Well, healers do something, and healing is probably as good a
word as any to describe it. Healing occurs in at least three ways:
(1) The healer directly alters the energy field of another by a
direct infusion of his or her own energy. (2) Through skillful
physical or energetic intervention, the healer triggers a natural
energetic and physiological self-healing response in the other. (3)
The interaction with the healer evokes an individual’s belief in
the possibility of healing, triggering emotional healing or
physical healing through the mind-body connection.


Burton Goldberg is the publisher of Alternative Medicine: The
Definitive Guide
.

Healers are expert guides to help the body’s native intelligence
— call it ‘Nature’ or ‘God,’ as you like — heal itself. The
master healer is one who skillfully works with the body’s natural
inclination to be healthy, supporting it with medicines and
techniques all the way. The miracle of healing happens when once
the doctor removes everything in your body that’s keeping you
unwell — be it toxins, chemical pollutants, stress, parasites,
heavy metals, constipation — your natural flow of energy and
vitality is free to give you your birthright of feeling 100 percent
your best.


Joyce Goodrich, Ph.D., is director of the Consciousness Research
and Training Project, a training program and controlled research
study based on Lawrence LeShan’s research and theories.
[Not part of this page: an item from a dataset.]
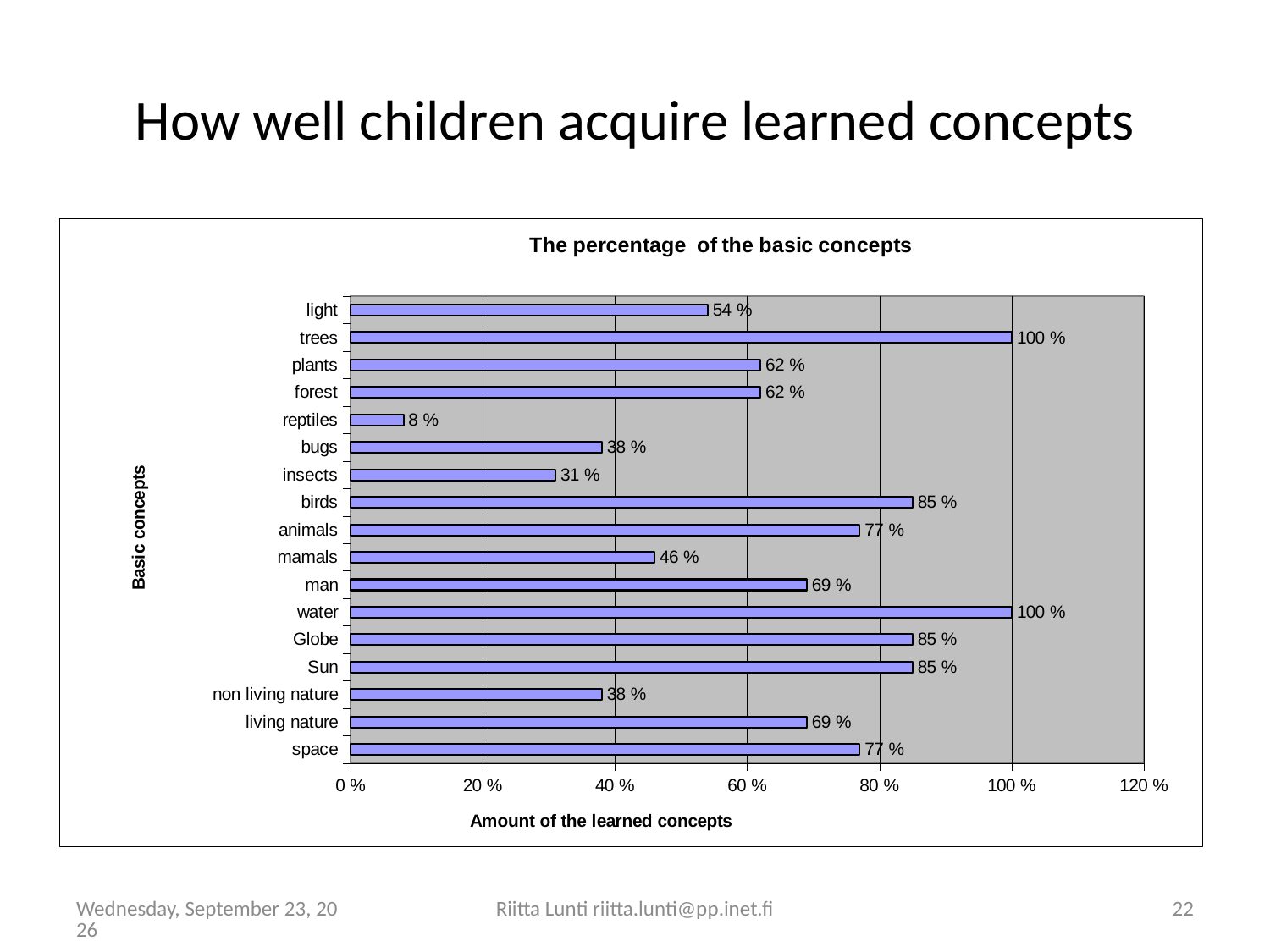
What is the value for mamals? 46 % What is the title of the chart? The percentage of the basic concepts What kind of chart is shown on the slide? bar chart What is the difference between the values for trees and light? 46 % What is the value for non living nature? 38 % What is the value for birds? 85 % Which is larger, the value for man or the value for bugs? man How many categories are shown on the chart? 17 What is the value for reptiles? 8 % What is the difference between the values for animals and insects? 46 % Which category has the lowest value? reptiles Is the value for space greater or less than 60 %? greater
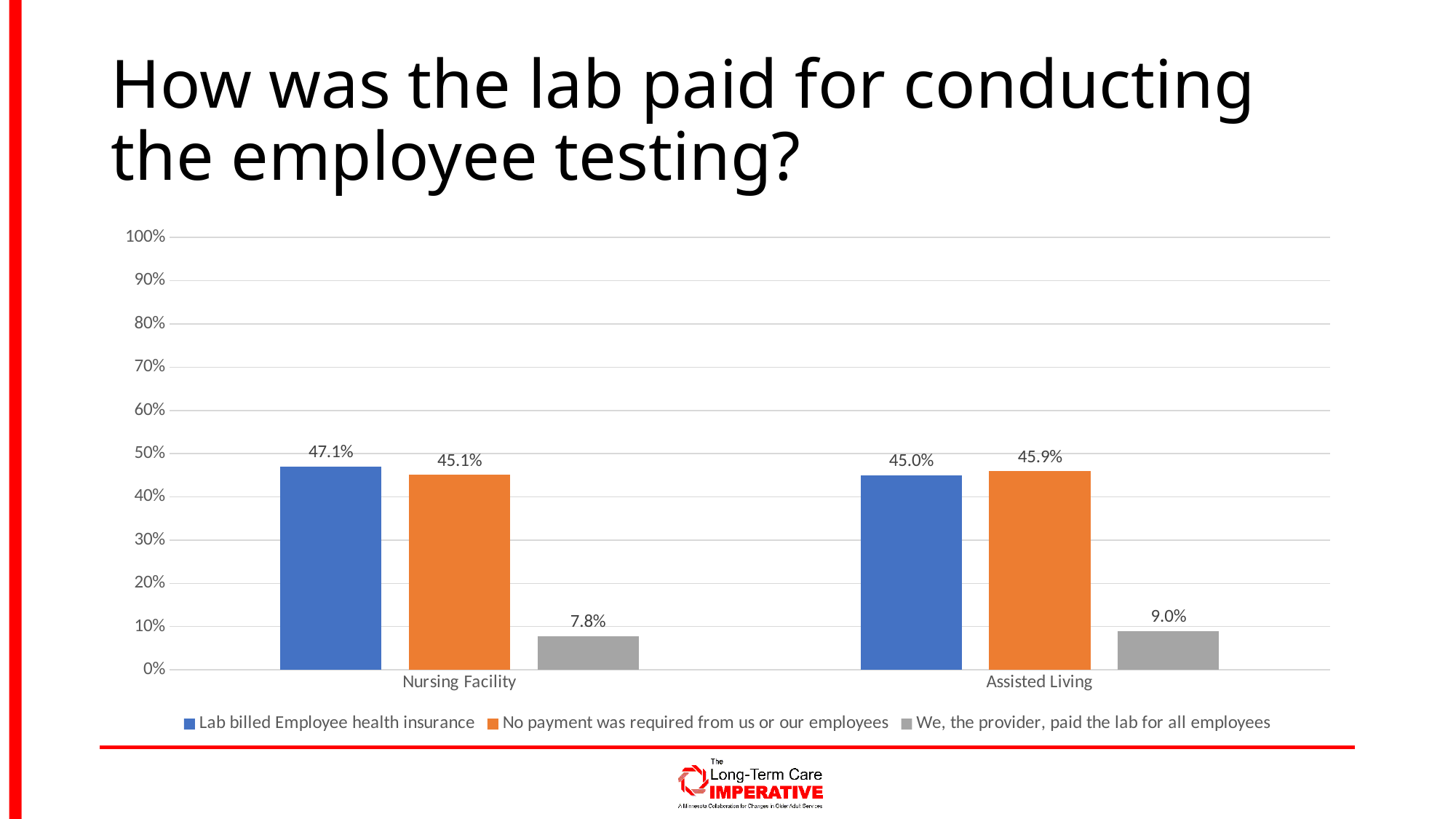
What is the difference between the 'We, the provider, paid the lab for all employees' values for Assisted Living and Nursing Facility? 1.2 percentage points What is the difference between the 'Lab billed Employee health insurance' values for Nursing Facility and Assisted Living? 2.1 percentage points What type of chart is shown on the slide? Bar chart How many categories are shown on the x axis? 2 What is the value for 'No payment was required from us or our employees' for Nursing Facility? 45.1% What is the value for 'We, the provider, paid the lab for all employees' in the Assisted Living group? 9.0% Which payment method has the lowest value in the Nursing Facility group? We, the provider, paid the lab for all employees Which payment method has the highest value in the Assisted Living group? No payment was required from us or our employees What percentage of Nursing Facility respondents said the lab billed employee health insurance? 47.1% Is the value for 'We, the provider, paid the lab for all employees' in the Nursing Facility group greater or less than 10%? less Which is larger for Nursing Facility: 'Lab billed Employee health insurance' or 'No payment was required from us or our employees'? Lab billed Employee health insurance How many series does the legend list? 3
Our experience convinces us that there are healing phenomena
facilitated by one person or persons for another. Self-healing is
also possible. The phenomena can be facilitated either in the
presence of a healer or, equally well, from a distance of unlimited
miles. The processes can be taught and have been researched by
LeShan, Krippner, and others.

We believe that as yet no one fully understands the interface
between what a healer may do and the improvement of the healee or
patient. Words like energy do not explain the processes that occur,
nor do they pass scientific muster at this time. Clearly, something
can happen to enhance the self-healing abilities of a healee when a
healer is involved. We suspect that research in the field of
psychoneuroimmunology and other disciplines addressing the
mind/body/spirit interfaces in depth may provide some answers to
this question in the future.


Jean Houston, Ph.D., is the director of the Foundation for Mind
Research and author or co-author of 15 books in the field of human
capacities. She has worked in more than 40 countries in human
resource training and runs several psychological and spiritual
development schools. Her autobiography, A Mythic Life
(HarperSanFrancisco). She is a human and cultural development
adviser to UNICEF.

I believe that healers do have the capacity to heal. Part of
this is because they are able to identify with archetypes, and
archetypes have the capacity to bring larger patterns of
possibility, evolutionary cadences, and a wider spectrum of reality
into conscious knowledge and experience, felt often as an influx of
creative potency and sometimes even as paranormal experience. Rapid
healing, for example, can be the result of the healer dissolving
his or her local self and being filled with an archetypal or sacred
image (not I but Christ through me doeth the work). By bridging
oneself between here and the Greater There, one enters into
archetypal dimensions that may contain the blueprints of greater
possibility, the primal stuff for social and creative change.
Archetypal space-time may also contain the optimal template of a
person’s health and well-being. The job of the healer is to call
that template back into consciousness so that it can work upon a
malfunctioning body or mind, tuning here, correcting there.